In May 2022 I gave a master class at Faro University regarding
the obsolescence of the so-called digital media: The Human Metamorphosis.
That communication is also part of the L like Freedom project.
Surely, we could also consider as part of that great multidimensional
project the Observatory for the Future of Humanity, in partnership
with the city of Cascais, Portugal, founded in the framework
of the HERA Project which was created and is directed by Marianela
Mirpuri, dear friend, and the text-manifesto The Bird of Liberty
published as a book in 2019 as part of the activities of the
Observatory.
There is also an enigma poem, SATOR AREPO TENET OPERA ROTAS -
key palindrome of the so-called Sator Square whose oldest representation
was discovered in the ruins of Pompeii.
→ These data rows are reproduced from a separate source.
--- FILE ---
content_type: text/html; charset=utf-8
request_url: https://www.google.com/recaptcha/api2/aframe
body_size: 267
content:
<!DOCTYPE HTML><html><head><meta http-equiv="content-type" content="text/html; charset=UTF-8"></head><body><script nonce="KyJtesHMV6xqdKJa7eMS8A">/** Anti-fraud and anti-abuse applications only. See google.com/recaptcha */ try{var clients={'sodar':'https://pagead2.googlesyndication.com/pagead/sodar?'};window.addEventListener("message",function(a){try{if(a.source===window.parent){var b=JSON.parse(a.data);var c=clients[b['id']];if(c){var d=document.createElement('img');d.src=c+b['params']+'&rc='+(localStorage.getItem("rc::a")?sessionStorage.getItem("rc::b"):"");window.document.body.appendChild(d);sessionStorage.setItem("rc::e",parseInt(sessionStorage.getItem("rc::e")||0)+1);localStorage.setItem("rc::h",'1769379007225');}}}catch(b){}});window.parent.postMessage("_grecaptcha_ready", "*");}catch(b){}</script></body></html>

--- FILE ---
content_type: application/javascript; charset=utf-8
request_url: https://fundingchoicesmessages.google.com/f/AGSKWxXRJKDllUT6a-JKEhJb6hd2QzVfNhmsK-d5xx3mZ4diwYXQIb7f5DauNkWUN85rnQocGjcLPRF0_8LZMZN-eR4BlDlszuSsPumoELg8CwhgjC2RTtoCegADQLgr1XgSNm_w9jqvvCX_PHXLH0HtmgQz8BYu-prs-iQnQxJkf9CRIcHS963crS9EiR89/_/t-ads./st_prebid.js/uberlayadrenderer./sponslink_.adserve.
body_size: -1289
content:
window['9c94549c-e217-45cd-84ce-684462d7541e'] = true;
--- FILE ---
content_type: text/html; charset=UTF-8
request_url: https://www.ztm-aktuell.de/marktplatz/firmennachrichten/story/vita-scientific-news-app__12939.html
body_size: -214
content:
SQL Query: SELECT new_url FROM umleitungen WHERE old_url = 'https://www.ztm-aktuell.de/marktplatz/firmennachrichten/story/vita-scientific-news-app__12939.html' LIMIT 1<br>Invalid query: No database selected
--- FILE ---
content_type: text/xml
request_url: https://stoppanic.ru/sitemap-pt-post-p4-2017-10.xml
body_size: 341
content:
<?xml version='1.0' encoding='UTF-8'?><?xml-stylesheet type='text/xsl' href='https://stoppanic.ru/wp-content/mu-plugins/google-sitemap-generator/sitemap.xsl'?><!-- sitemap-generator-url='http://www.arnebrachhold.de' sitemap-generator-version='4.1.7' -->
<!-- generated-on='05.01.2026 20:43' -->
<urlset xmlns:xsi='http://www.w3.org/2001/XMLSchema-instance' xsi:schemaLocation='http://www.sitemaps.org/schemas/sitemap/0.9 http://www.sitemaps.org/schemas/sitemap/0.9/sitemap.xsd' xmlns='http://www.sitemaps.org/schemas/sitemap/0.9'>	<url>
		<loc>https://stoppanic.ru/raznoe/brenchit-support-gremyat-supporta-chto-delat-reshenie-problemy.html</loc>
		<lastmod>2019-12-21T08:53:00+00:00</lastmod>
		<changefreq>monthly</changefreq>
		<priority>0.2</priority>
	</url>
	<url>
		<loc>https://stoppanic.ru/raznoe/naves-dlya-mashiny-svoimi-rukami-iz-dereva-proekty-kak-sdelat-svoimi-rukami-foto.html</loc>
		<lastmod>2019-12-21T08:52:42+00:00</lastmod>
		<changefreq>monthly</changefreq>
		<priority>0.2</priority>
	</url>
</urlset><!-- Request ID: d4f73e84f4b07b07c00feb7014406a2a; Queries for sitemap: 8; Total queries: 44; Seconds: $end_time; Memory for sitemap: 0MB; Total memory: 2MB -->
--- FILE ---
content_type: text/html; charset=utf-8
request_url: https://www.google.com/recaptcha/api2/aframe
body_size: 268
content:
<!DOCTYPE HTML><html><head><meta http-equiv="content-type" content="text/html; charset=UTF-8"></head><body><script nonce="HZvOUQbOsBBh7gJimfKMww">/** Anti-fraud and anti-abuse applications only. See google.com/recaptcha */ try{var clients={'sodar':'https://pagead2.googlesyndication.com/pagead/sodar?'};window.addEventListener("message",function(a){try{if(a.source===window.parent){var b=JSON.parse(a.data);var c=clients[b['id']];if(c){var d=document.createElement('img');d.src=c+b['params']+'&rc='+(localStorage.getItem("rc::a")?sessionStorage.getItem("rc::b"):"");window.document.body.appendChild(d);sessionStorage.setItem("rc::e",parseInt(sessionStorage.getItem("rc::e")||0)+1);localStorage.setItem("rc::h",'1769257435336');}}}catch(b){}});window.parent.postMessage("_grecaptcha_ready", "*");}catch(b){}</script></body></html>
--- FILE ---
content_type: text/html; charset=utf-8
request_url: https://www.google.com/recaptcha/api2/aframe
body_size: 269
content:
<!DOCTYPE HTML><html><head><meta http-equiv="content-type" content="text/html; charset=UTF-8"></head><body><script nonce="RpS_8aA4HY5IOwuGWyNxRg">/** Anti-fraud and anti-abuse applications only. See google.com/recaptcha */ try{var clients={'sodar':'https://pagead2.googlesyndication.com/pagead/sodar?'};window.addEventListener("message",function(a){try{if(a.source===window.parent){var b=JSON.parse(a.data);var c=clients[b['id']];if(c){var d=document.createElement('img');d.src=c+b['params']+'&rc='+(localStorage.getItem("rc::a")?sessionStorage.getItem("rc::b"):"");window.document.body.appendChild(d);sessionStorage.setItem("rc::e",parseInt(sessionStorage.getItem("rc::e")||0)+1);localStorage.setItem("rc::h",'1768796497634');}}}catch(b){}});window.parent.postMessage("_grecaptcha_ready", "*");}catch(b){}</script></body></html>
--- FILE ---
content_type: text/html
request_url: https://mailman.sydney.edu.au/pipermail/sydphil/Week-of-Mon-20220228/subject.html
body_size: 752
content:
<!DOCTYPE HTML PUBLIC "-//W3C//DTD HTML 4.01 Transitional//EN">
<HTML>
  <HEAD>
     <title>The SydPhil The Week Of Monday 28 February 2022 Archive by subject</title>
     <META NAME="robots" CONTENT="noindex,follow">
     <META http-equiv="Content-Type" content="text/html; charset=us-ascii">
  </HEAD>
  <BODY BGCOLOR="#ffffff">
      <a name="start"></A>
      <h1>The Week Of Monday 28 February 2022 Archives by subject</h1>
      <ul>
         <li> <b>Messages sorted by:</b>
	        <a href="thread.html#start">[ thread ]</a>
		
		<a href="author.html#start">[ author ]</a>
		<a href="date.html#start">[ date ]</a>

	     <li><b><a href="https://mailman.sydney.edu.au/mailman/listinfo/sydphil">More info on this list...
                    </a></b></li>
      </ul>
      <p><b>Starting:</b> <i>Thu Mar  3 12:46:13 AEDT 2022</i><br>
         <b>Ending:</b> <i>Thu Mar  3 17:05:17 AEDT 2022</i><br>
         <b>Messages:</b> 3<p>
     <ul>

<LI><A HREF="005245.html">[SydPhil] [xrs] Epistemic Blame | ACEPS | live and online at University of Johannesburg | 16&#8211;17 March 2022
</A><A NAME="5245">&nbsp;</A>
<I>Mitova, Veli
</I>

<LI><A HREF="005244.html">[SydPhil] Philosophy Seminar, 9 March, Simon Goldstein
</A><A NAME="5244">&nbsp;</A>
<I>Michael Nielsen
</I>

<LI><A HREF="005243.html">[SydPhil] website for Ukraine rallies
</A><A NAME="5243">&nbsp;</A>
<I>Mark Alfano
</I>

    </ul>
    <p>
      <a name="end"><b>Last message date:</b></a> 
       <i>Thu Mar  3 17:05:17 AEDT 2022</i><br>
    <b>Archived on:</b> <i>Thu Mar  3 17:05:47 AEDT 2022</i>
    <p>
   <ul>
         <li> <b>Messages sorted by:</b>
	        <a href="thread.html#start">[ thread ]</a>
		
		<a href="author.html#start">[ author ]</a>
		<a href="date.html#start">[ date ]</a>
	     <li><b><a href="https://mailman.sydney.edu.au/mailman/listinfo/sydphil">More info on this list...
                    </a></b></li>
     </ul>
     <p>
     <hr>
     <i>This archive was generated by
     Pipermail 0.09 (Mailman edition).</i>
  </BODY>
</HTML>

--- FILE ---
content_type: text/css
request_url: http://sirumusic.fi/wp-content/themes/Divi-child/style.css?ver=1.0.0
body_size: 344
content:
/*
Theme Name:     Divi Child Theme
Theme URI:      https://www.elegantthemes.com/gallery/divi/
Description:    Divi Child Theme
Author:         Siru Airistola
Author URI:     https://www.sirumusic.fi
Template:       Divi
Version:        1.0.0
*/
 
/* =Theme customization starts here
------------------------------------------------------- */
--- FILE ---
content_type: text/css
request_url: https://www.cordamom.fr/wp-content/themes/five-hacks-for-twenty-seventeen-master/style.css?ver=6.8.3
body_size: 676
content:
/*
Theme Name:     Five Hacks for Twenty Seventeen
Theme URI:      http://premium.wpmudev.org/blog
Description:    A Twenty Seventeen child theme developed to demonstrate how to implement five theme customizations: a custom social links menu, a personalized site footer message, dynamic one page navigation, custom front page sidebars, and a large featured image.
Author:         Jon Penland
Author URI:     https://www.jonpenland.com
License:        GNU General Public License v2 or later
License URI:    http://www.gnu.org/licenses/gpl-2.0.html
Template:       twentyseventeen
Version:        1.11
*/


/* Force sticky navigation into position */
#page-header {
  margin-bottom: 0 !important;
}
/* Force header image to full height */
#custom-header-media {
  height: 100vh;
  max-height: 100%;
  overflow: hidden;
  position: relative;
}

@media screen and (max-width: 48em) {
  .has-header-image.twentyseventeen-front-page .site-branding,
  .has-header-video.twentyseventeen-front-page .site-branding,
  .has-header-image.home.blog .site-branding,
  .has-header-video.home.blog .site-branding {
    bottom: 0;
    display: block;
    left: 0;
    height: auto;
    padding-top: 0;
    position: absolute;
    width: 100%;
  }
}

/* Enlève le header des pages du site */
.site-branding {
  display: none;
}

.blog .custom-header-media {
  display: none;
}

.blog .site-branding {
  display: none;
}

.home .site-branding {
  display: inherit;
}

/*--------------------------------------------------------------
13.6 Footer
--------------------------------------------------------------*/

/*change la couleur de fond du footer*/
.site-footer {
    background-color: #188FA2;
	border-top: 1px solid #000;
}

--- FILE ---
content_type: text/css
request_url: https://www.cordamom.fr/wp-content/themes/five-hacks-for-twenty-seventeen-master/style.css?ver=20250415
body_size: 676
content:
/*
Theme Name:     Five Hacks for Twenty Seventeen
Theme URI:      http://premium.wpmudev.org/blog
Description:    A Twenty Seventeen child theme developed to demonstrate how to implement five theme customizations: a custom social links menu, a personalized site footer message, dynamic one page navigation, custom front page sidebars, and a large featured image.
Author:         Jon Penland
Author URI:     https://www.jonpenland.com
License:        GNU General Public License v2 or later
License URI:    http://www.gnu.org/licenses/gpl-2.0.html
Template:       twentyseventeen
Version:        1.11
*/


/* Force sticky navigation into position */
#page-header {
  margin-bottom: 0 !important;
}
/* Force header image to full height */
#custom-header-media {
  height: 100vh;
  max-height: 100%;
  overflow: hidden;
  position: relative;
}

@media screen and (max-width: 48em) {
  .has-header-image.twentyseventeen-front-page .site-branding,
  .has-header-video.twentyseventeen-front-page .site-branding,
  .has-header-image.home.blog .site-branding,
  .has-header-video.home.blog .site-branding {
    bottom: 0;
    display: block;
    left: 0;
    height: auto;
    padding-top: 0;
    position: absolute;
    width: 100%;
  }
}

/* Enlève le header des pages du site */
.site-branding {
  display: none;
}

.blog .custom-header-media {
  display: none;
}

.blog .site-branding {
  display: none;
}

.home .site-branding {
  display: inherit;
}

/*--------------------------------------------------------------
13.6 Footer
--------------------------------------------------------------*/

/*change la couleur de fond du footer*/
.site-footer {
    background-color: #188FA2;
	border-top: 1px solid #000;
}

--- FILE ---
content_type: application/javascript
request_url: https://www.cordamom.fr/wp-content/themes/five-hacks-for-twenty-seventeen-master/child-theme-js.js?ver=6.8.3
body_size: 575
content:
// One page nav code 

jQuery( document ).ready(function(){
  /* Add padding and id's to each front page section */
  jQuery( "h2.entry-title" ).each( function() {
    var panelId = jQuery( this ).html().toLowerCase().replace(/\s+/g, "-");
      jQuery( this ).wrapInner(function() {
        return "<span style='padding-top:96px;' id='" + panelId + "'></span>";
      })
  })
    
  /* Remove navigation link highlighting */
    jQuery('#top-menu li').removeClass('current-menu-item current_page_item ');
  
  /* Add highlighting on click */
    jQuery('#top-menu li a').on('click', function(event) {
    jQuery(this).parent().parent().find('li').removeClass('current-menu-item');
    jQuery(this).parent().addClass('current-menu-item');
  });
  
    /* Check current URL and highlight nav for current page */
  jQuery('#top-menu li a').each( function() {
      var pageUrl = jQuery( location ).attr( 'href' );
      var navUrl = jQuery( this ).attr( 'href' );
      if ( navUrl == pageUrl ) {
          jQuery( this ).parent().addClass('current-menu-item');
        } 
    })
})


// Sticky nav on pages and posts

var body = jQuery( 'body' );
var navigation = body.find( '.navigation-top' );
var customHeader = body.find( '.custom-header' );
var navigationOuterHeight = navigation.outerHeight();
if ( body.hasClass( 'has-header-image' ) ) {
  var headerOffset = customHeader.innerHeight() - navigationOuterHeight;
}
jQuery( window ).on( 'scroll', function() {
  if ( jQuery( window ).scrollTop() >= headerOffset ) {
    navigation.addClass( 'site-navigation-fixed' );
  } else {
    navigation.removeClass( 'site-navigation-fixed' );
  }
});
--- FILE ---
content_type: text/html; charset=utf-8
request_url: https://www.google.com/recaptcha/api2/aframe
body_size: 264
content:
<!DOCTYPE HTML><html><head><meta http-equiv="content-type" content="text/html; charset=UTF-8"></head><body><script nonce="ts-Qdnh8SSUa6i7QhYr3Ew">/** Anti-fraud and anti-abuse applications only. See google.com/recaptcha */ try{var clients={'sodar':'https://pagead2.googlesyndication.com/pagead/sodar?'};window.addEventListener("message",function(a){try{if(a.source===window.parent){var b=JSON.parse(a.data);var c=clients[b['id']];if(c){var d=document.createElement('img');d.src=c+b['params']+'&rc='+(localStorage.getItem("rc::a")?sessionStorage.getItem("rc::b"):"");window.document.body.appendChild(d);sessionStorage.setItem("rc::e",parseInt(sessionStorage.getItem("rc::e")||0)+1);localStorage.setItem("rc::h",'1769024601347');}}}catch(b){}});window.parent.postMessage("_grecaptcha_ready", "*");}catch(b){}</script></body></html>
Here it happens in three
languages, Portuguese, English and Italian. I wrote this long
poem with a technique that produces a transformation in the neuronal
dynamics of the reader, altering and amplifying the universe
of meanings. I created this technique about forty years ago and
have often published literary texts with it. The first book published
with this technique was TAPAS - The Impermanence of Things and
Ideas, Architecture and the Unconscious, in 1984. Many others
followed.
This long poem - SATOR AREPO TENET OPERA ROTAS - was originally
written for a publication in Germany, directed by Christoph Weigert.
But, as sometimes happens in our lives, the publication was suspended,
not by Christoph, but by the structure that supported the project.
Immediately after, I received a message from my dear friend Maria
do Rosário Loures, a Portuguese poet living in Nuremberg,
Germany, since 1987 and who was coordinating a special edition
of poetry for the HERA Project - a planetary anthology. There,
SATOR AREPO TENET OPERA ROTAS was published for the first time.
L like Freedom is a big multidimensional project.
All this brings to mind a character who was an important reference
for my father, Charlie Chaplin, in his last words in the movie
The Great Dictator, made in 1940, when he said: "I don't
want to rule or conquer anyone. I should like to help everyone
- if possible - Jew, Gentile - black man - white. We all want
to help one another. Human beings are like that. We want to live
by each other's happiness - not by each other's misery. (...)
The hate of men will pass, and dictators die, and the power they
took from the people will return to the people. And so long as
men die, liberty will never perish".